UNRAID disk is on an nvme, using a Samsung Fit flash drive.

No longer running VMs or Dockers but ran stable with them.

 

Got some remote replication to another machine.

Enabled saving syslog to the flash drive and waited for another failure.

 

Found a Kernel panic Feb 23rd 1412 and repeats going forward. The system worked but cranky.

System gets worse around Feb 24th 1400.

Out of memory errors at Feb 24th 1408 and repeats. kernel: Out of memory: Kill process 12302 (monitor) score 0 or sacrifice child 

System required hard reboot Feb 24th 1443.

 

Been digging through forums and google and come up with possible bad RAM issues but it's ECC RAM.

Possible left over routes from VMs and Dockers. Easy to remote but can't see that doing it.

Takes about 6 days to blow up. Currently rebooting on day 4.

 

There is a record of a boot where the two pools tried mounting to the same mount point.
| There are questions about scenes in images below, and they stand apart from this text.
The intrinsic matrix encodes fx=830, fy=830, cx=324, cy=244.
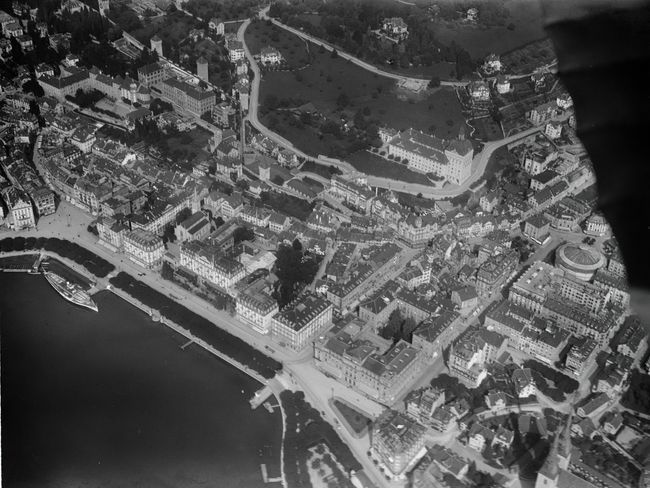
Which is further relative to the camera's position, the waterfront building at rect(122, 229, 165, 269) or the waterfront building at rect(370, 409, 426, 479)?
the waterfront building at rect(122, 229, 165, 269)

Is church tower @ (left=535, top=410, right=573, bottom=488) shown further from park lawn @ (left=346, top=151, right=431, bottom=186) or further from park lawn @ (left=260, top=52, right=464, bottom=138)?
park lawn @ (left=260, top=52, right=464, bottom=138)

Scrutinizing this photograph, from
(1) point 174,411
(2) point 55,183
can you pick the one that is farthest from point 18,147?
(1) point 174,411

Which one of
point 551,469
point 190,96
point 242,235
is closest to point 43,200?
point 242,235

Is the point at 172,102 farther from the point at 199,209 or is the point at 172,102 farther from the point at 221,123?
the point at 199,209

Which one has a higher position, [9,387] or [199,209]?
[199,209]

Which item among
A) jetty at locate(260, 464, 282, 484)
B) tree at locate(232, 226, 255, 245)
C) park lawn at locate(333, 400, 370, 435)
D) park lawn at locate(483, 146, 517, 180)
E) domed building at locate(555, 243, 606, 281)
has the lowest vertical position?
jetty at locate(260, 464, 282, 484)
Ignore that, it got fixed.

Another Kernel panic at Feb 24th 17:24 but it doesn't repeat. System stable from this point on.

 

Thanks in advance.

 

syslog

Edited by Holmesware

Can you also post your diagnostics so the task lists etc can be put into perspective.

  • Author

This is the issue I'm having, 1 cpu pegged at 100%, wdss is the process, this goes on until the kernel start panicing or running out of memory.
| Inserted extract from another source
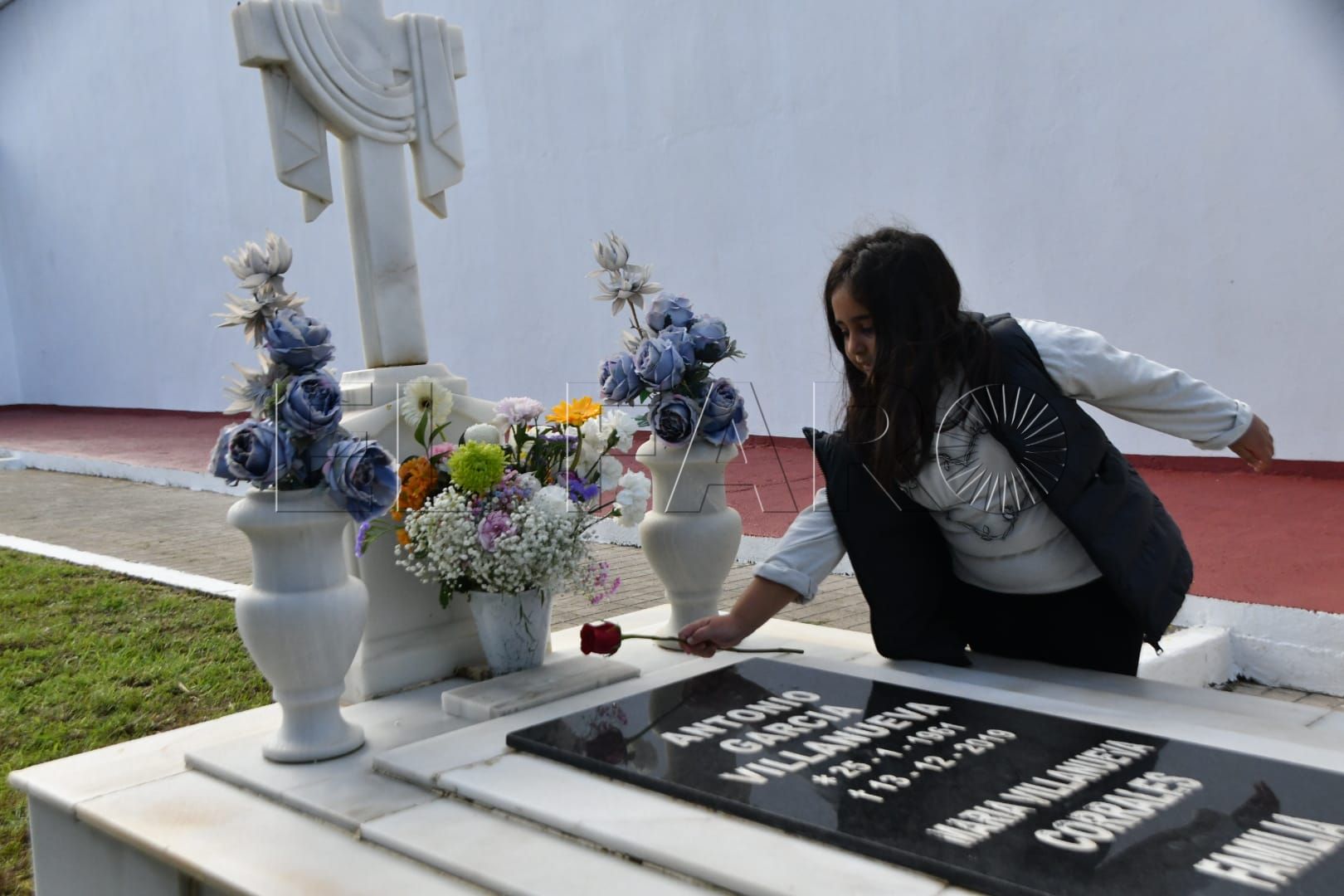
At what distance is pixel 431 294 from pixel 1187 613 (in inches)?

Trying the restart script at the end of the thread and will report back.

 

https://forums.unraid.net/topic/85073-wsdd-100-using-1-core/page/2/

 

EDIT: Script did not reset the 100% cpu usage. Disabled WDS. Kept script running for now.

Edited by Holmesware

  • Author

Finally found this, looks like I got a bad stick of RAM.

I'm running ECC RAM and reseated the ram during the first server crash.

memtest didn't show anything after a quick run, didn't have time do a full test.

Heat is not an issue with my setup. I have a good quality 750W PSU.

Going to swap the DIMM on channel 0 with the one in channel 3 and see if this shows up again.

 

Mar  4 07:03:17 kernel: EDAC MC0: 1 CE ie31200 CE on mc#0csrow#1channel#0 (csrow:1 channel:0 page:0x0 offset:0x0 grain:8 syndrome:0x52)
Mar  4 07:04:56 kernel: EDAC MC0: 1 CE ie31200 CE on mc#0csrow#1channel#0 (csrow:1 channel:0 page:0x0 offset:0x0 grain:8 syndrome:0x52)
Mar  4 07:15:59 kernel: EDAC MC0: 1 CE ie31200 CE on mc#0csrow#1channel#0 (csrow:1 channel:0 page:0x0 offset:0x0 grain:8 syndrome:0x52)
Mar  4 07:19:42 kernel: EDAC MC0: 1 CE ie31200 CE on mc#0csrow#1channel#0 (csrow:1 channel:0 page:0x0 offset:0x0 grain:8 syndrome:0x52)
Mar  4 07:22:31 kernel: EDAC MC0: 1 CE ie31200 CE on mc#0csrow#1channel#0 (csrow:1 channel:0 page:0x0 offset:0x0 grain:8 syndrome:0x52)
Mar  4 07:23:28 kernel: EDAC MC0: 1 CE ie31200 CE on mc#0csrow#1channel#0 (csrow:1 channel:0 page:0x0 offset:0x0 grain:8 syndrome:0x52)
Mar  4 07:25:47 kernel: EDAC MC0: 1 CE ie31200 CE on mc#0csrow#1channel#0 (csrow:1 channel:0 page:0x0 offset:0x0 grain:8 syndrome:0x52)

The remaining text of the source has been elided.